The phone company chick was able to find out who holds the real number, and it's a collection call center in Arkansas. Thus the calls we have been getting are from dumbass deadbeats annoyed at the harrassment from the collections agency. B called the collections agency and they were very nice but there's not much they can do, and it's not really their fault that they have to collect from morons.

We on the other hand have the option of getting a new phone number. Depending on what happens with the current pending job app, we will take advantage of that if we'll be here in the spring, or deal with the current situation if we are short-termers.

The calls have died down this weekend, probably because the call center isn't open.

Weird, huh?

Posted by otto0114 at 12:55 PM | Comments (2)

November 22, 2006

busy times, busy times

In the last 10 days, I've taught 5 classes, flown to the East Coast for a campus visit/interview, attended two meetings to observe faculty service, and rehearsed my job talk with my committee. Whew!

Basically, my only obligation for the rest of the term is to finish out teaching my course: three remaining sessions.

I am really looking forward to delving into dissertation work this weekend and in the weeks to come. I have about three weeks til the end of the semester, and then another week before Christmas, which, depending on where we are, could be productive or not. I got some real energy building from working on the job talk: it really helped to give me some ideas of where my project should be going. (Even though it was nerve-racking to work on it, and hard to process so many suggestions, and frustrating to figure out how to put it together.)

I have a telephone anecdote to share for my next posting. Stay tuned.

Posted by otto0114 at 06:54 PM | Comments (2)

November 04, 2006

checking in

I seem never to blog here anymore. Why, I wonder: I'm no busier particularly than any other semester. I do have other blogs - one that is a resource for geography job-finding, and one that is about my progress towards being "PhinisheD" as the grad student support website has it.

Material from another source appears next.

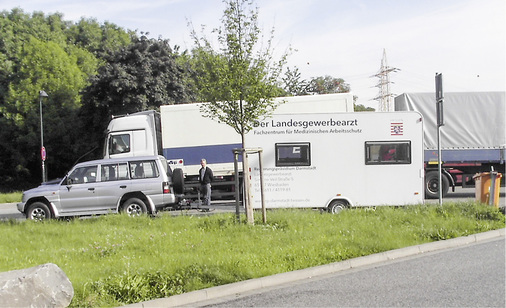 <p>
Arbeitsschutzanhänger des Landesgewerbearztes Hessen auf einer Autobahnraststätte (eigene Aufnahme)
</p>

Maybe I just feel guilty not writing a lot on my dissertation, and don't feel I "can" write here. Or maybe most of the observations I'd make involve other people and I don't want to be snarky, at least in a public forum. I see enough of that on various listserves, and it is sometimes momentarily amusing but mostly just sad. How quickly the abstract becomes the personal, in a really ugly, unproductive way. A Machiavellian lesson for my future in administration.

In other news, I'm applying for New England-based teaching jobs for next academic year and trying to keep up with my current teaching obligations. I have a pedagogy class that takes quite a bit of time. I have a weekly appointment with a native Polish speaker, which is great, but requires preparation too as I "take charge" of my own language education and develop some sort of plan every week for what we should talk about. No more crabbing about what works or what doesn't in the courses I take: I am the sole captain of my own future language facility at this moment.

Also I'm feeling a little down. It might be the impending cold and darkness of winter, or my relative isolation from working at home all the time, or my fears about the future, or just plain old not enough exercise. I am completely dependent on my own resources, and that's an odd feeling.